Introduction

In the present day economy, depositing all your money in a bank is no longer considered to be a good financial plan. With inflated costs of living and the low interest rates of banks, bank deposits aren’t a great way of planning for the future, any more.

This is why an increasing number of people are opting for trading on the financial markets as a way to secure better returns. The increased returns involve risk; the risk-management tools offered by trading companies go a long way in making this a viable option for the layperson.
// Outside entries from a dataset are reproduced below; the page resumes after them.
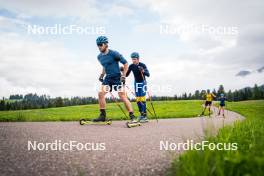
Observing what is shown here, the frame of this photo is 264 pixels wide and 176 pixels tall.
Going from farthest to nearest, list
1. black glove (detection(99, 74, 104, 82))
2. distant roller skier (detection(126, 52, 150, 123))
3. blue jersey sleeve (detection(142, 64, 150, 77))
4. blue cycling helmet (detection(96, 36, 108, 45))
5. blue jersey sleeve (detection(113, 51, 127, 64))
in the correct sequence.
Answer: blue jersey sleeve (detection(142, 64, 150, 77)) < distant roller skier (detection(126, 52, 150, 123)) < black glove (detection(99, 74, 104, 82)) < blue jersey sleeve (detection(113, 51, 127, 64)) < blue cycling helmet (detection(96, 36, 108, 45))

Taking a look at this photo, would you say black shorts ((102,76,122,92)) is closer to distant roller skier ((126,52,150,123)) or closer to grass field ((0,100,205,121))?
distant roller skier ((126,52,150,123))

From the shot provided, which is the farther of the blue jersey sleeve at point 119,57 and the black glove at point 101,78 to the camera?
the black glove at point 101,78

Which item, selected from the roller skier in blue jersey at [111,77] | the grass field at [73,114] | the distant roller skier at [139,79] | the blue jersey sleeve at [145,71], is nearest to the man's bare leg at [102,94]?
the roller skier in blue jersey at [111,77]

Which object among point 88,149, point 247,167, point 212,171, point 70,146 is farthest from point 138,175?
point 70,146

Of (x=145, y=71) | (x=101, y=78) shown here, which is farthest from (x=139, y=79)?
(x=101, y=78)

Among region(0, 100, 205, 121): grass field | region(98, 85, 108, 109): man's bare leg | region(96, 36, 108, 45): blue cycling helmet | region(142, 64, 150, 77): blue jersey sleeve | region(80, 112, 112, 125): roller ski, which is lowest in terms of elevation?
region(0, 100, 205, 121): grass field

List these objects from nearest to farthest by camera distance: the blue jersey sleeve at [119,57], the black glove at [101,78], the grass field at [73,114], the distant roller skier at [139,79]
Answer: the blue jersey sleeve at [119,57], the black glove at [101,78], the distant roller skier at [139,79], the grass field at [73,114]

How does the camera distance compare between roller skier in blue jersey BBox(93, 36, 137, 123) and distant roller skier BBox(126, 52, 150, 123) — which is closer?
roller skier in blue jersey BBox(93, 36, 137, 123)

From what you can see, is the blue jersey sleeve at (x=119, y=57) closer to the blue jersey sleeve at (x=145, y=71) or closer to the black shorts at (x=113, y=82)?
the black shorts at (x=113, y=82)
The stock market is the most well-known of all the markets, which is currently seeing high periods of volatility. Volatility allows traders to potentially capitalize on the frequent highs and lows during the trading day. Trading instruments such as Forex and CFDs which offer the power of leverage to more risk adverse people who want the potential to maximize profits.

What Are CFDs?

CFDs, or Contracts for Difference, are agreements to exchange the difference in value of a particular financial instrument between the time when a contract is opened and the time when it is closed.

Consider an example where the underlying commodity is platinum. A buyer and a seller enter into an agreement, wherein the seller agrees to pay the buyer at the end of the contract, the difference between the current value of platinum and its future value.

If the price of platinum is higher at the end of the contract, the seller pays the difference to the buyer. Likewise, if the price is lower, the seller receives payment from the buyer.

CFD trading thereby offers the advantage of profiting from market fluctuations, without actually dealing with the underlying commodity or currency involved.

Is CFD Trading Viable In A Volatile Market?

Regardless of market conditions, some amount of risk is inherent to all types of financial trading. When investors make responsible and informed decisions, and do not succumb to the pitfall of gambling, risks and losses can be confined to safe limits.

So, yes, it is possible to trade profitably, even in a volatile market. In fact, trading when there are pronounced market fluctuations is more lucrative and easier than in sideways markets! This is because profit is only achieved through fluctuations. A completely stagnant market has no potential for profit.

If you minimize risks through a proper trading strategy, CFD trading isn’t very risky business. The most fundamental principle of trading is simple: let profits run, cut losses short. Leveraging, or trading at a fraction of the margin of the overall cost is a tempting option. This is a feature that should not be taken for granted. One should only trade within one’s means. Never trade with money you cannot afford to lose.